The ABC's top man Mark Scott delivered a useful speech this week – on journalism and newspapers.
He touched on something that is simmering not so far beneath the surface and yet presents a dark possibility for our proud little kingdom.
What happens should Fairfax Media cease to publish newspapers on dead trees and, except for a weekend hard copy edition, migrate its weekday journalism entirely to digital platforms?
Fairfax has long stated that it will continue printing newspapers so long as they are profitable. What if the day arrives when they are not? The senior brass at Fairfax, no doubt have something up their french cuffed sleaves.
Even though we hear about the fresh harvest of new voices in the online "space", the truth is newspapers still set the tone and agenda of news and opinion.
Without daily Fairfax papers News Corp, which already bestrides the narrow world like a Colossus, would be within a whisker of a national mainstream newspaper monopoly.

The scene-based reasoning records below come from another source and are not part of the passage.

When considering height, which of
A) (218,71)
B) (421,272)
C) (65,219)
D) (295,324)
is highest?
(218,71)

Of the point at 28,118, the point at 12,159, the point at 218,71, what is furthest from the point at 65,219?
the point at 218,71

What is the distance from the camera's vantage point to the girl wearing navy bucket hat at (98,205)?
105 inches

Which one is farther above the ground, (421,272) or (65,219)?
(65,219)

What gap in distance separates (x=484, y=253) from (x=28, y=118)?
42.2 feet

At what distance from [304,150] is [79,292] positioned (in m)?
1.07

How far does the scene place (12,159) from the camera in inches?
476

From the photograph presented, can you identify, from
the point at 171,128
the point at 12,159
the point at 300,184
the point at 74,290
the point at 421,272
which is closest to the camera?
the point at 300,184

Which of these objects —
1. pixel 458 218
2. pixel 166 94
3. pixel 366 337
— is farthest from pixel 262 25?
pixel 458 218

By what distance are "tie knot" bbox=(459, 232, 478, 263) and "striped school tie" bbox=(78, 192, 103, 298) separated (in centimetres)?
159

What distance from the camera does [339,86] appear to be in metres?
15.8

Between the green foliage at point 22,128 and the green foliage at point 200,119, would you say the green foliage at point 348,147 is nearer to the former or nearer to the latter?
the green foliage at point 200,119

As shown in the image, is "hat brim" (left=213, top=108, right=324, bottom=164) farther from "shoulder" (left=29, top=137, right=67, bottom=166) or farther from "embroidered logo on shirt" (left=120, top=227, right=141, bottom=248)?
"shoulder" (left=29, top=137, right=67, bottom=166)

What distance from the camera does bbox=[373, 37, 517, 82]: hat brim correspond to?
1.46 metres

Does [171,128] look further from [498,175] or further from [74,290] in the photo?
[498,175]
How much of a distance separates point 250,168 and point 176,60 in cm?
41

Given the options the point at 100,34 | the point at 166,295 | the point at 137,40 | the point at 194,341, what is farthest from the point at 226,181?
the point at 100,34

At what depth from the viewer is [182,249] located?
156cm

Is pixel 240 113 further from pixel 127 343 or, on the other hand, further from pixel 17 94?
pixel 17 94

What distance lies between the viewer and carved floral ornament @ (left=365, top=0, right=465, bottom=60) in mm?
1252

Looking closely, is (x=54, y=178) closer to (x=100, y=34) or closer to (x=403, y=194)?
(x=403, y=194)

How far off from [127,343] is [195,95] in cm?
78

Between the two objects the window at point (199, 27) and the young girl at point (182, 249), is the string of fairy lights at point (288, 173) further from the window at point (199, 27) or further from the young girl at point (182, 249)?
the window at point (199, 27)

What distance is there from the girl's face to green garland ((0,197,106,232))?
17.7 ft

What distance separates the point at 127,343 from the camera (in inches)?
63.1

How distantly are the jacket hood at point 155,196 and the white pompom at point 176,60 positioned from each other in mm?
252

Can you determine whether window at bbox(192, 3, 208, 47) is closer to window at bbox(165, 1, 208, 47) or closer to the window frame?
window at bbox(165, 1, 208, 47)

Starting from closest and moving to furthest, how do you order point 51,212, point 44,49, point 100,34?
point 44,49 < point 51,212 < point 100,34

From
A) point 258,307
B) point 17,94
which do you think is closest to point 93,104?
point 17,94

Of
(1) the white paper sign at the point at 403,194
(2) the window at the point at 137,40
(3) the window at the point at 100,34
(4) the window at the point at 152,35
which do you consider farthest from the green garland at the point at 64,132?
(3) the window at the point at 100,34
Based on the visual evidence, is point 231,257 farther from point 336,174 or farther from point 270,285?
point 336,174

For a publisher that is so strident, bullying and right-wing, that would be an unhappy outcome for "public debate and the contest of ideas", not to forget good old Democracy herself.
So, the underlying contest now is who can hang out longer in print, because whoever drops off first leaves the other with the spoils.
We're seeing now a reheated bubble-and-squeak version of the culture wars fired up by News Corp, with freedom of speech packaged up as some sort of faux imperative to strangle an important part of the Racial Discrimination Act.
Attorney-General George Brandis has put forward his Bigots Bill and "community consultation" in all its strange forms is under way.
One of the nuttier contributions came from Brandis' freedoms expert, Tim Wilson, ex-Institute of Public Affairs and now a Human Rights Commissioner.
Timbo was in The Sun-Herald complaining it was "bizarre" that members of a community can use racially loaded language to each other, while people outside that community cannot.
Was he referring to the word "nigger", asked reporter Bianca Hall?
At this point Wilson was not very deftly dancing on eggshells and cracking quite a few of them in the process. "I won't say it, but that's right."
He wants poor old section18C repealed so News provocateurs will never again get into trouble. It's only fair, he argues, for there to be "equality before the law".
Two things about this latest cack-handed contribution to the "community consultation".
First, there is a world of difference between black people calling themselves "nigger", as we saw in The Wire, and whities or yellowies applying the same word to black people.
It's like gay men calling each other "poofter". For a non-gay man to do the same thing can be insulting.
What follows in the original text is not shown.